7.ポリエチレン原料に含まれている添加剤について

ポリエチレン原料については、無添加品と添加剤混入タイプの2つがあります。基本的に入っている添加剤は、酸化防止剤・滑剤・アンチブロッキング剤(AB剤)です。

(1) 酸化防止剤

酸化防止剤はポリ袋の経時酸化劣化を抑えるという意味あいよりも、インフレーション工程時、140℃〜190℃の加熱溶融時の酸化を防止するためのものです。

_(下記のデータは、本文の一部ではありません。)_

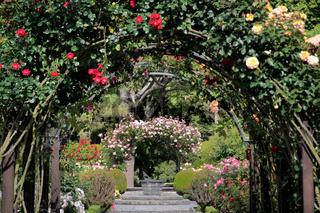 Rose garden in the Botanic Gardens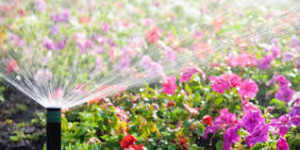 Irrigation Birmingham Al – Save Money This Spring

酸化しますと樹脂炭化物(コゲ)が発生しやすくなったり製造上の問題が発生するからです。

(2) 滑剤

滑剤はフィルムにスリップ性を付与し、インフレーション時の金型ダイスからの離形性を向上させ耐磨耗性を高めたり、生産性を上げるためのものです。また、製袋加工時製袋スピードのアップも図れます。

(3) アンチブロッキング剤

最後にアンチブロッキング剤ですが、これは需要家様において内容物を充填する際、ポリ袋の口が容易に開いて作業性の向上を図る為のものです。このブロッキングといわれるものは使用上非常に厄介で、ひどい物になると「板状」になってしまう場合もあります。

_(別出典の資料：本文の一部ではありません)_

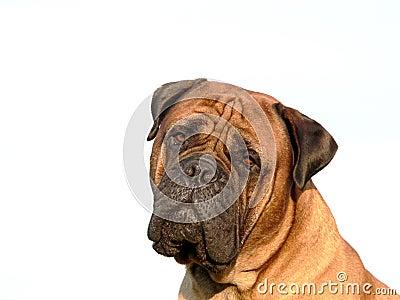 Bullmastiff head02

主に、代表的な酸化防止剤としてはフェノール系酸化防止剤(BHT=ジブチルヒドロキシトルエン)/イオウ系酸化防止剤/リン系酸化防止剤、滑剤としては、脂肪酸系/脂肪属アマイド系、AB剤としては合成シリカ/シリカなどが使用されております。ただし、フェノール系酸化防止剤であるBHTについては非常に酸化防止効果に優れておりますが、いかんせん発ガン性の疑いも聞き及んでおります。また、無添加タイプのポリエチレン原料以外はほとんどのポリエチレンレジンに使用されているのも事実です。